PAIRCLST - Editorial

pushkarmishra · March 13, 2016, 3:23pm

PROBLEM LINK:

Practice
Contest

Author: Sergey Kulik
Tester: Vlad Mosko
Editorialist: Pushkar Mishra

DIFFICULTY:

Medium

PREREQUISITES:

Dijkstra’s Algorithm, Floyd Warshall, All Pairs Shortest Path Problem

PROBLEM:

Given is a graph G with N nodes and weighted edges. Out of these N nodes, K are special nodes. We are required to find the minimum distance between any two special nodes.

EXPLANATION:

Subtask 1
In this subtask N \leq 300. This implies that we can simply perform the floyd-warshall algorithm for finding the shortest distance between all pairs of nodes. Once we have prepared the table of such distances all we need to do is iterate over all pairs of nodes and take the minimum of all distances between the special nodes. Floyd-warshall algorithm is \mathcal{O}(N^3). This complexity is fine for this subtask.

Subtask 2
For this subtask N \leq 10^5. Since, graph is connected, there are at least as many edges. Clearly, we can’t apply the algorithm used in the first subtask since it will exceed time limit. The problem asks us the shortest distance between any two special nodes in the graph. This leads us to an observation. We only need to think about distances of nodes from the special nodes. In other words, we do not need the “all pairs shortest path” algorithms. We just need the shortest distance from the special nodes to all the nodes in the graph. For this subtask, the number of special nodes is less than or equal to 10. That is a fairly small number. All we have to do is run Dijkstra’s algorithm from each of the special nodes. This will give us the shortest distance of each node from the special nodes. We can then find the shortest distance between any two special nodes. The complexity of dijkstra’s algorithm is \mathcal{O}(N\log N). Therefore, the complexity of this algorithm works out to be \mathcal{O}(NK\log N). This is sufficient for this subtask.

Subtask 3
In this subtask, the number of special nodes increases to 10^4. We can’t get the previous algorithm to work under the given time limits.

Let us start by thinking of an algorithm to solve a simpler version of the given problem wherein all edges are of weight 1. Now we propose the formal algorithm for this problem and then prove its time complexity.

The formal algorithm is as follows:

We pick a random special node and perform a BFS from this point. We stop at the first level s which contains another special node.
We know that the minimum distance between any two special nodes can’t be more than s. So we again take a special node at random which hasn’t been taken before and perform a BFS again. If we don’t find any special node in s distance, we terminate the search. If we do, then we update the value of s and repeat the procedure with some other special node taken at random.

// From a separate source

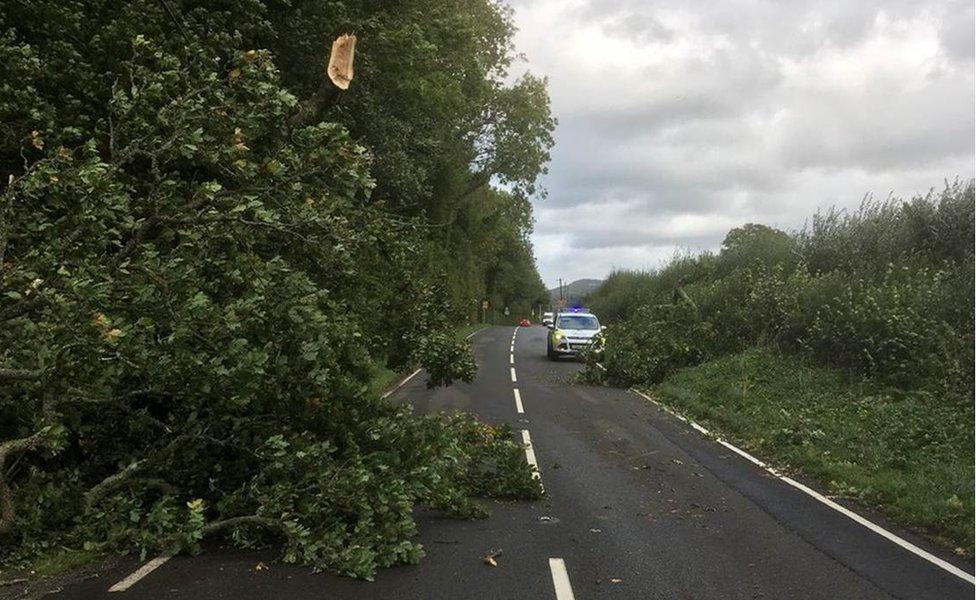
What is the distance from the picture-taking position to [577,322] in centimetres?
2964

It is pretty intuitive why this algorithm gives the correct answer. But why does it run within the given time limits? What is its time complexity?

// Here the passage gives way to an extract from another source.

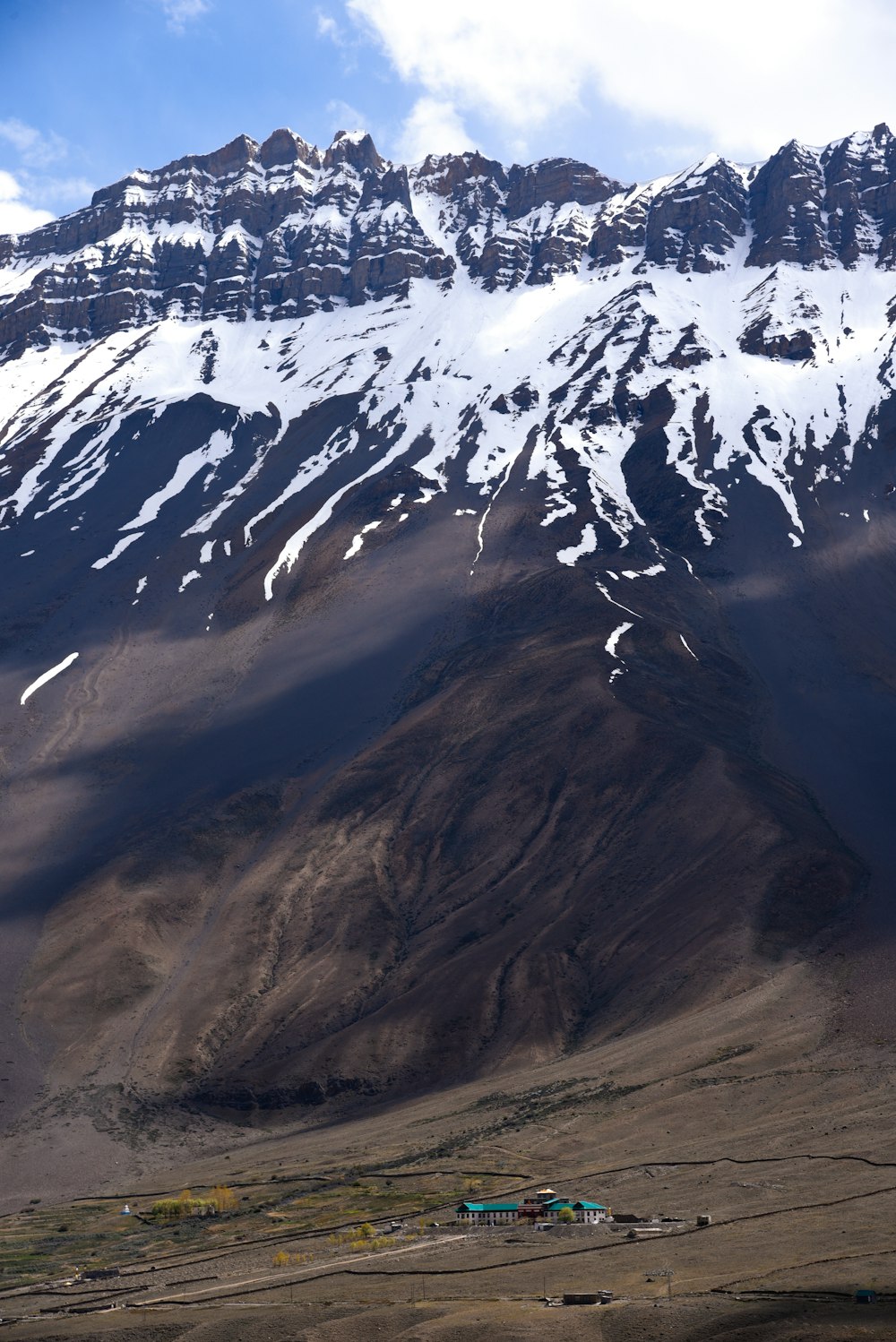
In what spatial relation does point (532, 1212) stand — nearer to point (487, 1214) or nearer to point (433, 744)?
Result: point (487, 1214)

In the first look the algorithm seems to have a complexity of \mathcal{O}(NK). But in fact it is \mathcal{O}(N\log N). Basically, we show that after each iteration of the BFS, the minimum distance to be searched before which another special node is found – henceforth referred to as the radius of search – becomes half. Let us see why.

After the first run of BFS from the randomly chosen special node, we can have two cases:

s \geq \frac{N}{2}
s < \frac{N}{2}

In the second case, we can clearly see that the search radius for the next BFS will be \frac{N}{2}, i.e., half of the current one. This is because we will anyway terminate the search if we don’t find a special node in that radius. But what happens in the second case?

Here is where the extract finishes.